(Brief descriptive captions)

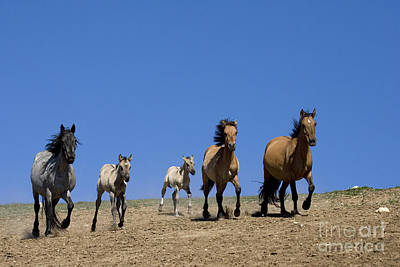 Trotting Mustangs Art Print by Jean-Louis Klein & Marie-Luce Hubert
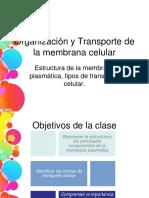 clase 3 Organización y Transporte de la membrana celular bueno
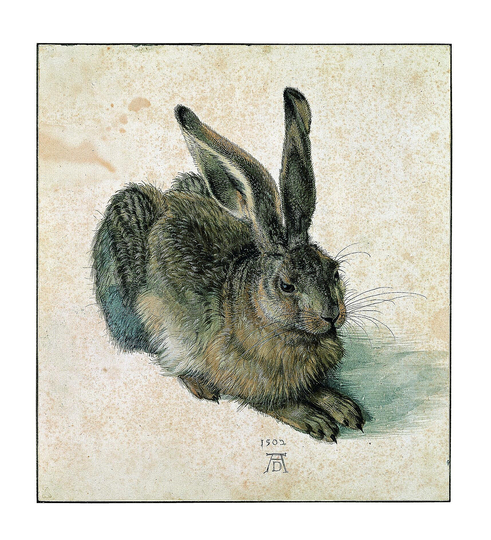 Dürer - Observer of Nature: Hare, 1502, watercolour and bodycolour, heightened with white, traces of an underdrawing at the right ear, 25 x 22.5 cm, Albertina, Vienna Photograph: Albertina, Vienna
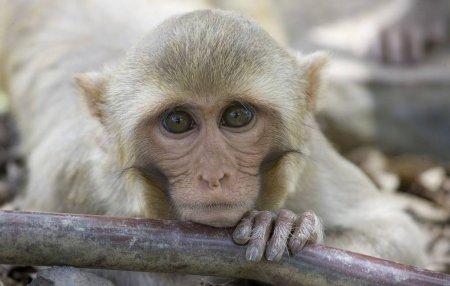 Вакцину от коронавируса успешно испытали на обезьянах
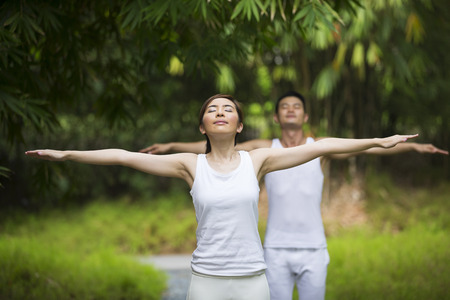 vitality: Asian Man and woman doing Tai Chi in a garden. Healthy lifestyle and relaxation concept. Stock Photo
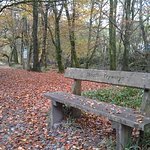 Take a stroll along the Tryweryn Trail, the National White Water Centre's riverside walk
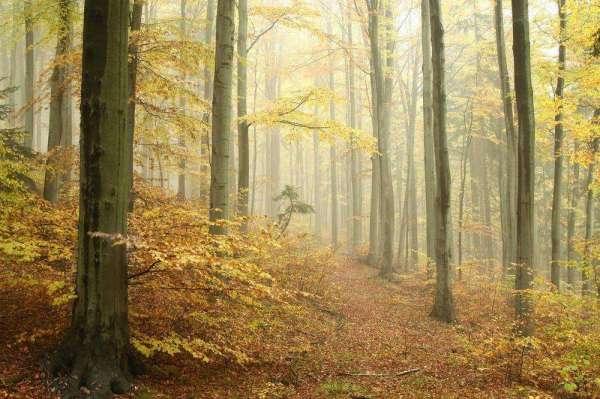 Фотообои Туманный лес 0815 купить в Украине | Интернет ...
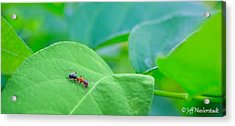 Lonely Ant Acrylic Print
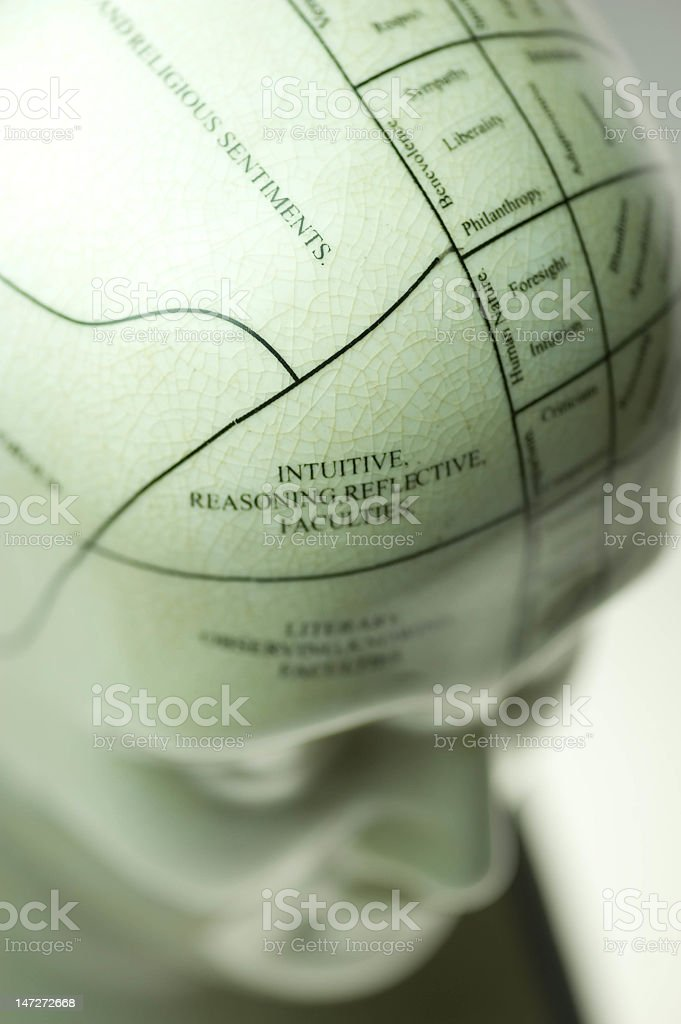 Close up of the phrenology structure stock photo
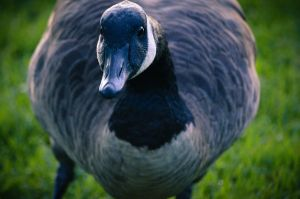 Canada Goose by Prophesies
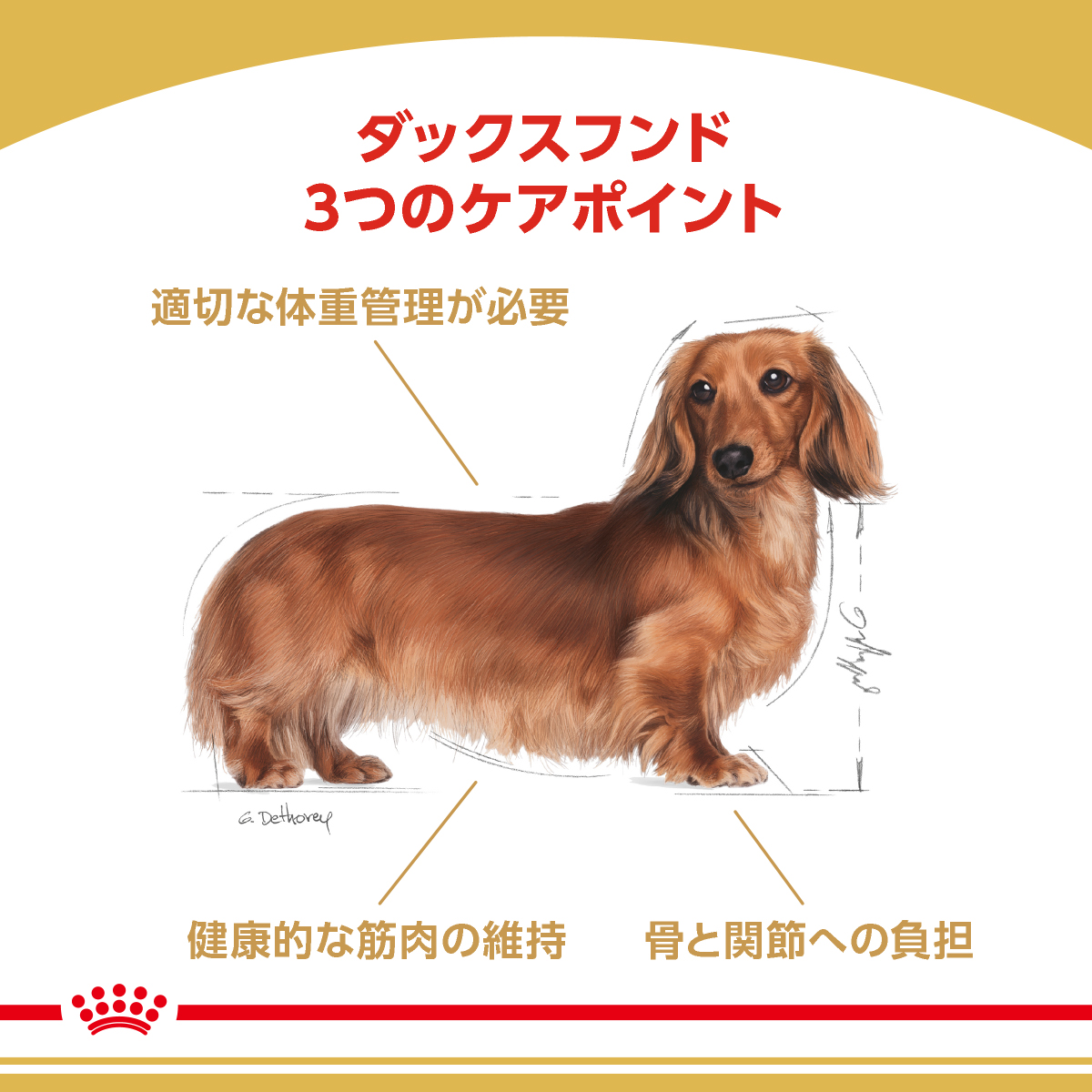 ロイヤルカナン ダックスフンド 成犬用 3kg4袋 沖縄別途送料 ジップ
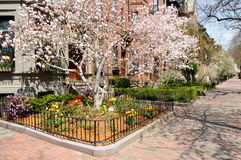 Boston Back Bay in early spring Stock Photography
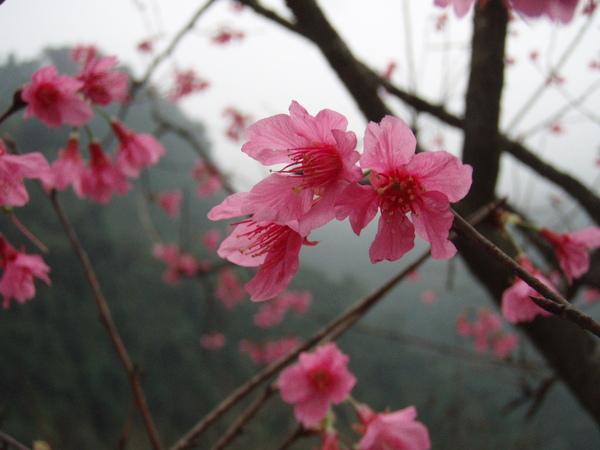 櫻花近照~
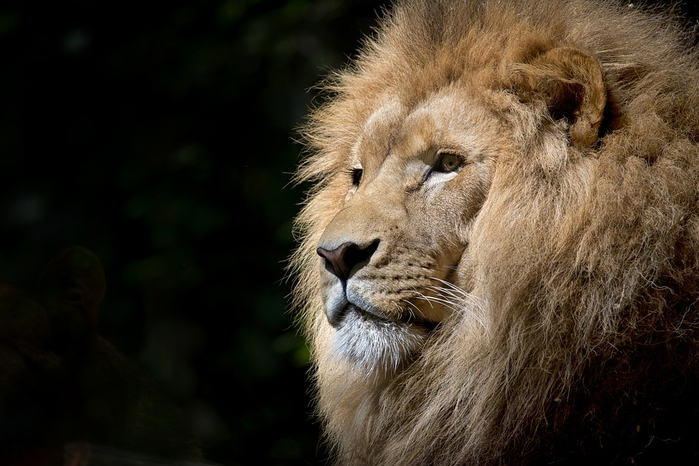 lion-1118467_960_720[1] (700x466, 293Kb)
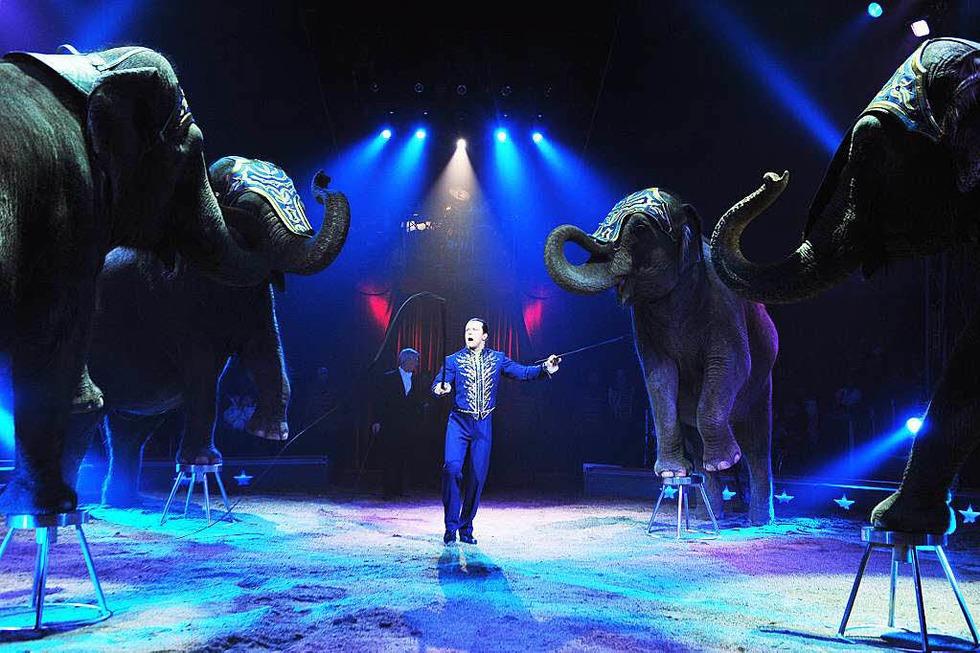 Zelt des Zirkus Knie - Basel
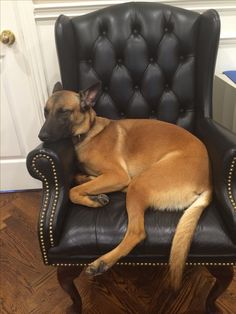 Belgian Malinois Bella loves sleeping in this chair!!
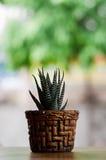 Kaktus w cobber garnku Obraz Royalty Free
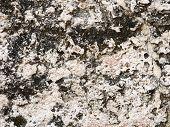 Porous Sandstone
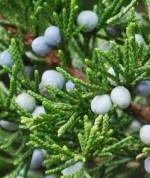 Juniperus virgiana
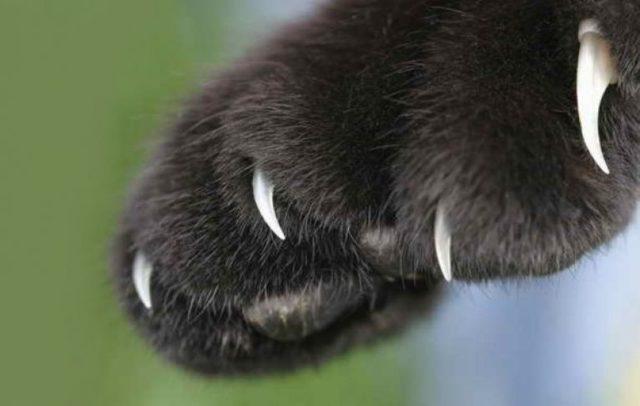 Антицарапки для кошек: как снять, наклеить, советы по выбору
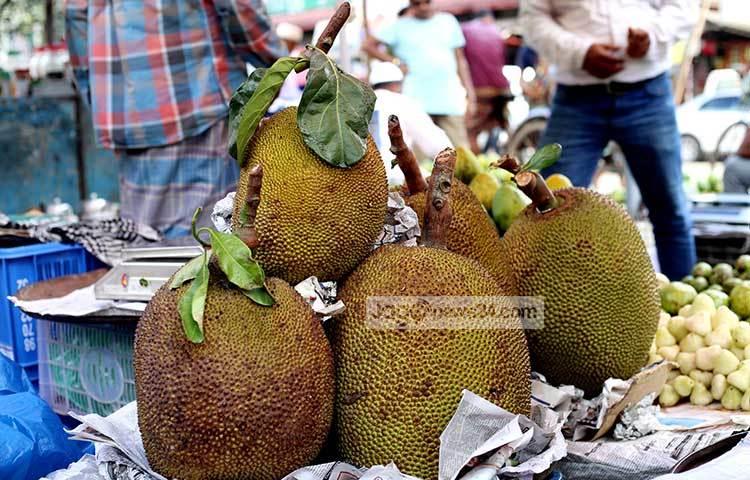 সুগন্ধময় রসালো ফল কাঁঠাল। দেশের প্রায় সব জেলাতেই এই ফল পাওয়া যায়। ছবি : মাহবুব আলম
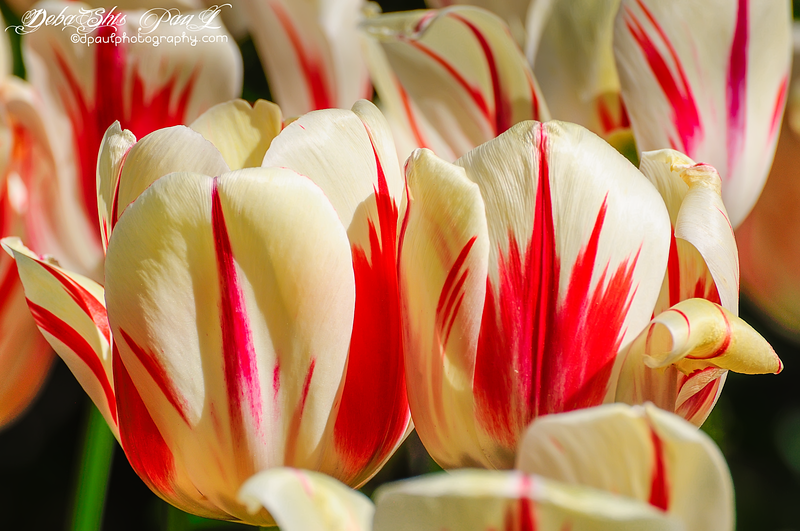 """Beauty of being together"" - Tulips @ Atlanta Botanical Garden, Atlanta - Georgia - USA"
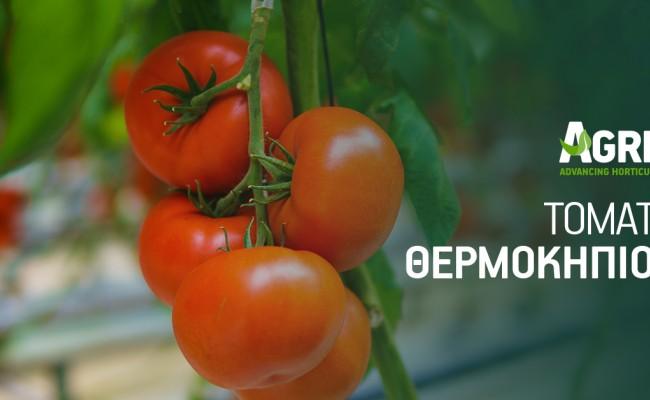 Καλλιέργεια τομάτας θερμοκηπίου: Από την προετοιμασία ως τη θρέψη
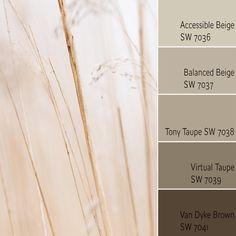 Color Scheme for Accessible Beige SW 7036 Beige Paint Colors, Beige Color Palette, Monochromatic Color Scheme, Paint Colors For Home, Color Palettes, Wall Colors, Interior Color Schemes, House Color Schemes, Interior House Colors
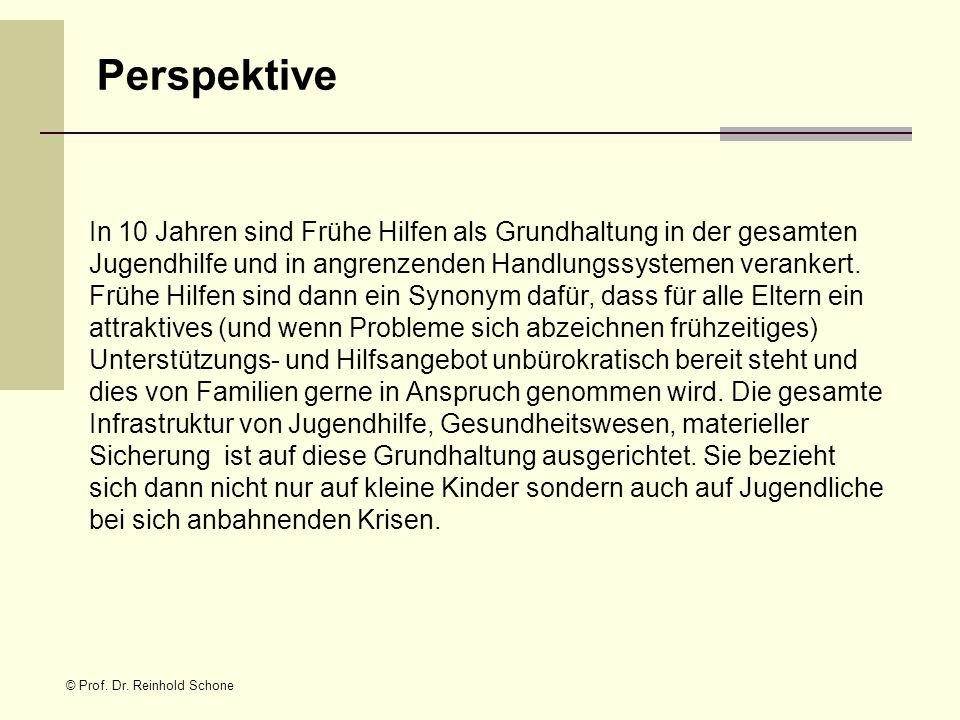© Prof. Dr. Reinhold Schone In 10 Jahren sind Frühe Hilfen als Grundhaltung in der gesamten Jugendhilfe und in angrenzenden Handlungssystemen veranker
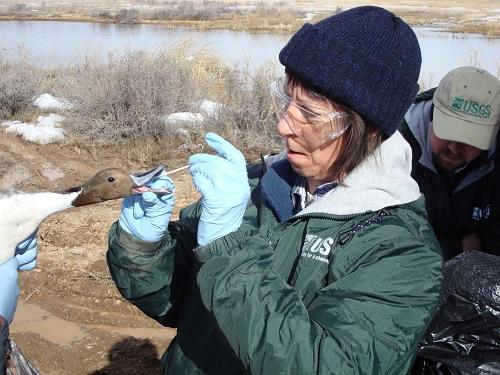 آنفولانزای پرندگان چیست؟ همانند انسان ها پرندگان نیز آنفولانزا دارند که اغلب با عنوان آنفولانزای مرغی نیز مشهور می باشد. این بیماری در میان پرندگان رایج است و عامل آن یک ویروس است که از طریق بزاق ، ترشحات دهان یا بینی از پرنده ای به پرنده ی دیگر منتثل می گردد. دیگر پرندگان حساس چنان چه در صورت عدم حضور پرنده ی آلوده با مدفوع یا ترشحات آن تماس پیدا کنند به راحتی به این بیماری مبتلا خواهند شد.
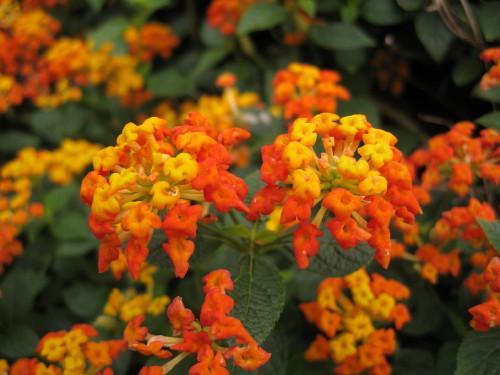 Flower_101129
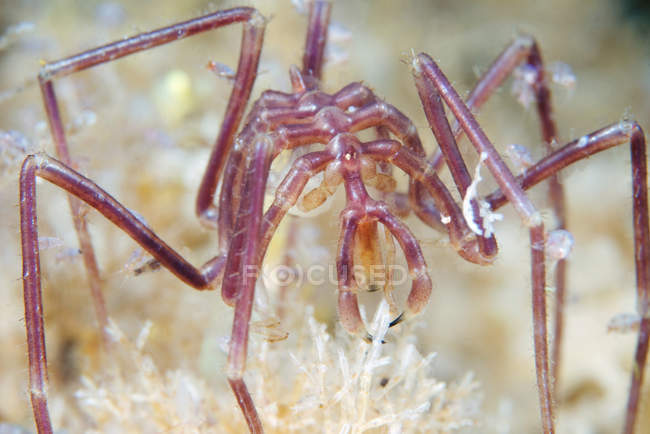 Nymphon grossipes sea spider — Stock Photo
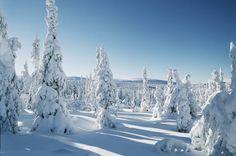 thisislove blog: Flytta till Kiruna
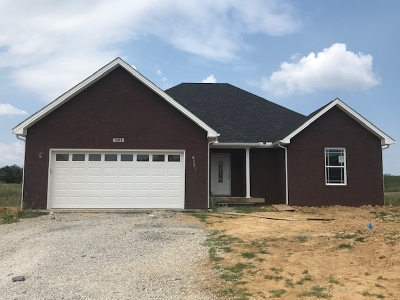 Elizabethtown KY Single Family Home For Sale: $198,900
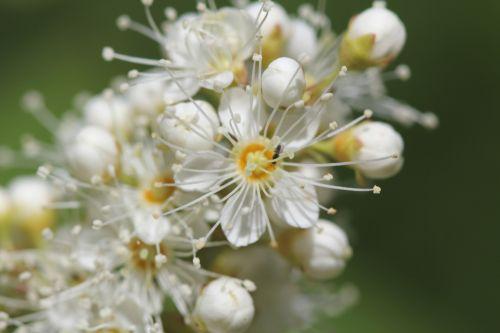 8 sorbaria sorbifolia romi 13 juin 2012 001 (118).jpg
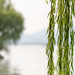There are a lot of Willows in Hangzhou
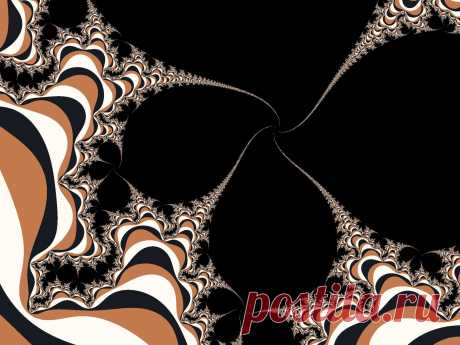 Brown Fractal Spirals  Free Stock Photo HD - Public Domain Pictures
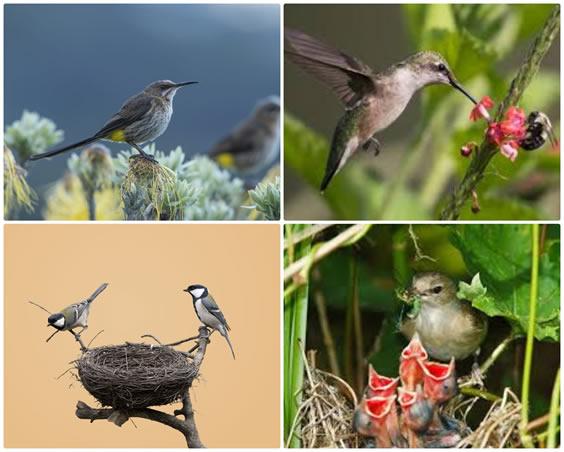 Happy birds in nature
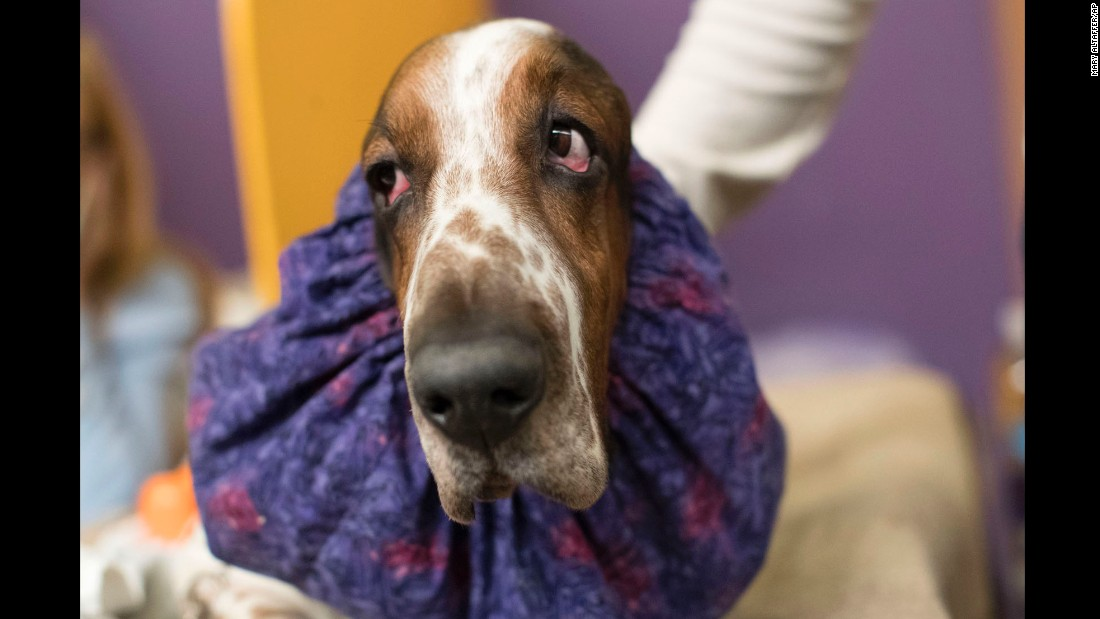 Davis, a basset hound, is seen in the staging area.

# WHAT YOU NEED TO DO
The exact lines from the beginning of the data through the one that contains "lion-1118467_960_720[1] (700x466, 293Kb)" must be given again, both ends included, and pictures must be left out.

# COMPLETED TASK
 Trotting Mustangs Art Print by Jean-Louis Klein & Marie-Luce Hubert
 clase 3 Organización y Transporte de la membrana celular bueno
 Dürer - Observer of Nature: Hare, 1502, watercolour and bodycolour, heightened with white, traces of an underdrawing at the right ear, 25 x 22.5 cm, Albertina, Vienna Photograph: Albertina, Vienna
 Вакцину от коронавируса успешно испытали на обезьянах
 vitality: Asian Man and woman doing Tai Chi in a garden. Healthy lifestyle and relaxation concept. Stock Photo
 Take a stroll along the Tryweryn Trail, the National White Water Centre's riverside walk
 Фотообои Туманный лес 0815 купить в Украине | Интернет ...
 Lonely Ant Acrylic Print
 Close up of the phrenology structure stock photo
 Canada Goose by Prophesies
 ロイヤルカナン ダックスフンド 成犬用 3kg4袋 沖縄別途送料 ジップ
 Boston Back Bay in early spring Stock Photography
 櫻花近照~
 lion-1118467_960_720[1] (700x466, 293Kb)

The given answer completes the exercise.